====== Trecho do texto

Defensor das medidas restritivas, Mandetta enfrentou oposição dentro do próprio governo — Bolsonaro é claramente favorável à retomada econômica. A indefinição fez com que o Supremo Tribunal Federal (STF) decidisse, em abril, que estados e municípios têm autonomia para ações de combate à doença. Para Diego Xavier, futuras epidemias precisam ser pautadas por uma diretriz única. Sem isso, são altas as chances de fracasso.

“Faltou o Ministério fazer o seu dever, que é passar as diretrizes, protocolos e centralizar a compra de materiais e recursos. Vivemos uma disputa entre estados para comprar medicamentos e testes, mas o governo central poderia ter feito isso, comprando mais barato e gerenciando os recursos”.

============
====== Informações fornecidas

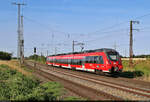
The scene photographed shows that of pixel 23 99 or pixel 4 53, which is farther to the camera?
pixel 4 53

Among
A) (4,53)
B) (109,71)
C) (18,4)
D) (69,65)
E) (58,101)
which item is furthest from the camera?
(4,53)

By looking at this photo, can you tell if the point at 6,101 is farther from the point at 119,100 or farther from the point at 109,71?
the point at 109,71

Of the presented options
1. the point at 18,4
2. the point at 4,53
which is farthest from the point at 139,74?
the point at 4,53

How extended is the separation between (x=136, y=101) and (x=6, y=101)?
Result: 5981mm

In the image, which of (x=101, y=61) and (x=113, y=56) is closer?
(x=113, y=56)

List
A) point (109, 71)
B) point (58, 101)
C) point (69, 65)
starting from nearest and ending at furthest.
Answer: point (58, 101), point (109, 71), point (69, 65)

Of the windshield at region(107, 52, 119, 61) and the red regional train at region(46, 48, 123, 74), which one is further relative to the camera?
the windshield at region(107, 52, 119, 61)

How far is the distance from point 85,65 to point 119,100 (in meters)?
19.4

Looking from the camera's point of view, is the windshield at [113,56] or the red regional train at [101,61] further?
the windshield at [113,56]

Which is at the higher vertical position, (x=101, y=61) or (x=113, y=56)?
(x=113, y=56)

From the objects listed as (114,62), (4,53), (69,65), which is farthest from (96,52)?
(4,53)

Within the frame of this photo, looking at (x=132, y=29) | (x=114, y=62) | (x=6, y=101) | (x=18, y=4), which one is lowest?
(x=6, y=101)

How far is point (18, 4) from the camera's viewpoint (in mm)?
42031

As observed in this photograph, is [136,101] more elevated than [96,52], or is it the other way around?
[96,52]
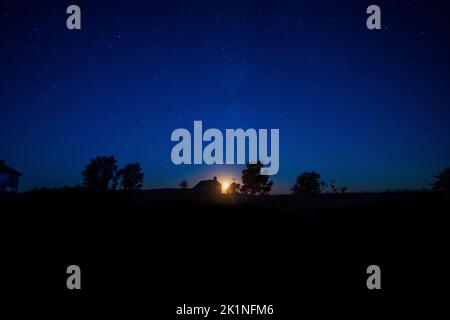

============

• **Tarefa de trabalho A**:
Segundo o trecho, o que o Supremo Tribunal Federal decidiu em abril?
• **Tarefa de trabalho B**:
As afirmações abaixo concordam com o trecho? Responda sim ou não para cada uma e cite as palavras do trecho que decidem.
(i) Bolsonaro é favorável à retomada econômica.
(ii) Para Diego Xavier, cada estado deve seguir sua própria diretriz em futuras epidemias.
(iii) Mandetta se opunha às medidas restritivas.
• **Tarefa de trabalho C**:
Redigite a parte do trecho que começa nas palavras "Defensor das medidas" e termina depois de "chances de fracasso.".
O material não tem relação com o trecho.

• **Sua resposta A**:
Que estados e municípios têm autonomia para ações de combate à doença.

• **Sua resposta B**:
(i) Sim: "Bolsonaro é claramente favorável à retomada econômica".
(ii) Não: "futuras epidemias precisam ser pautadas por uma diretriz única".
(iii) Não: "Defensor das medidas restritivas".

• **Sua resposta C**:
Defensor das medidas restritivas, Mandetta enfrentou oposição dentro do próprio governo — Bolsonaro é claramente favorável à retomada econômica. A indefinição fez com que o Supremo Tribunal Federal (STF) decidisse, em abril, que estados e municípios têm autonomia para ações de combate à doença. Para Diego Xavier, futuras epidemias precisam ser pautadas por uma diretriz única. Sem isso, são altas as chances de fracasso.